** Aim of the exercise **
Please copy every line of the records below word for word, leaving out the pictures.

** Given entries **
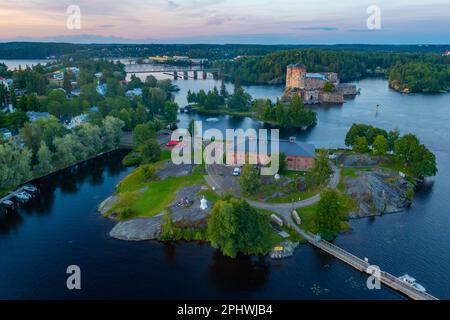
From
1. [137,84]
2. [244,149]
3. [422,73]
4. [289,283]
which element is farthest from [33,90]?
[422,73]

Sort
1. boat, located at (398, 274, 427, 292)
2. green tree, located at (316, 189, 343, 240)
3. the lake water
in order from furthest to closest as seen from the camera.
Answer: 1. green tree, located at (316, 189, 343, 240)
2. the lake water
3. boat, located at (398, 274, 427, 292)

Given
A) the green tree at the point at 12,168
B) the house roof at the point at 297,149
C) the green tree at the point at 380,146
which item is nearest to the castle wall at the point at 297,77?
the green tree at the point at 380,146

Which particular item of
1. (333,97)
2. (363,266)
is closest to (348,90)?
(333,97)

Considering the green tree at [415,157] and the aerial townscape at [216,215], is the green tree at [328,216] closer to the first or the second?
the aerial townscape at [216,215]

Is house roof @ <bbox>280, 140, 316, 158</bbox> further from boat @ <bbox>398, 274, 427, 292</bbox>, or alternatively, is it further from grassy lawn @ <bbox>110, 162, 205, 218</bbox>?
boat @ <bbox>398, 274, 427, 292</bbox>

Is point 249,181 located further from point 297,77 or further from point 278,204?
point 297,77

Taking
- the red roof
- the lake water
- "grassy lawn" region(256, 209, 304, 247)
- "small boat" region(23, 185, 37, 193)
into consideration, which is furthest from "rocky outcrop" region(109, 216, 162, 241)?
the red roof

** Answer to this exercise **
From
1. [137,84]
2. [244,149]
3. [422,73]
4. [289,283]
which element is farthest from [33,90]?
[422,73]

Sort
1. boat, located at (398, 274, 427, 292)
2. green tree, located at (316, 189, 343, 240)
3. the lake water
in order from furthest to closest as seen from the camera.
Answer: 1. green tree, located at (316, 189, 343, 240)
2. the lake water
3. boat, located at (398, 274, 427, 292)

Given
A) the green tree at the point at 12,168
B) the house roof at the point at 297,149
C) the green tree at the point at 380,146
which item is nearest to the castle wall at the point at 297,77?
the green tree at the point at 380,146

Which particular item of
1. (333,97)
2. (363,266)
is closest to (348,90)?
(333,97)

Considering the green tree at [415,157] and the aerial townscape at [216,215], is the green tree at [328,216] closer to the first or the second?
the aerial townscape at [216,215]

Is house roof @ <bbox>280, 140, 316, 158</bbox> further from boat @ <bbox>398, 274, 427, 292</bbox>, or alternatively, is it further from grassy lawn @ <bbox>110, 162, 205, 218</bbox>?
boat @ <bbox>398, 274, 427, 292</bbox>

Is point 249,181 located further from point 297,77 or further from point 278,204?
point 297,77

Taking
- the red roof
- the lake water
- "grassy lawn" region(256, 209, 304, 247)
- "small boat" region(23, 185, 37, 193)
into consideration, which is furthest from "rocky outcrop" region(109, 216, 162, 241)?
the red roof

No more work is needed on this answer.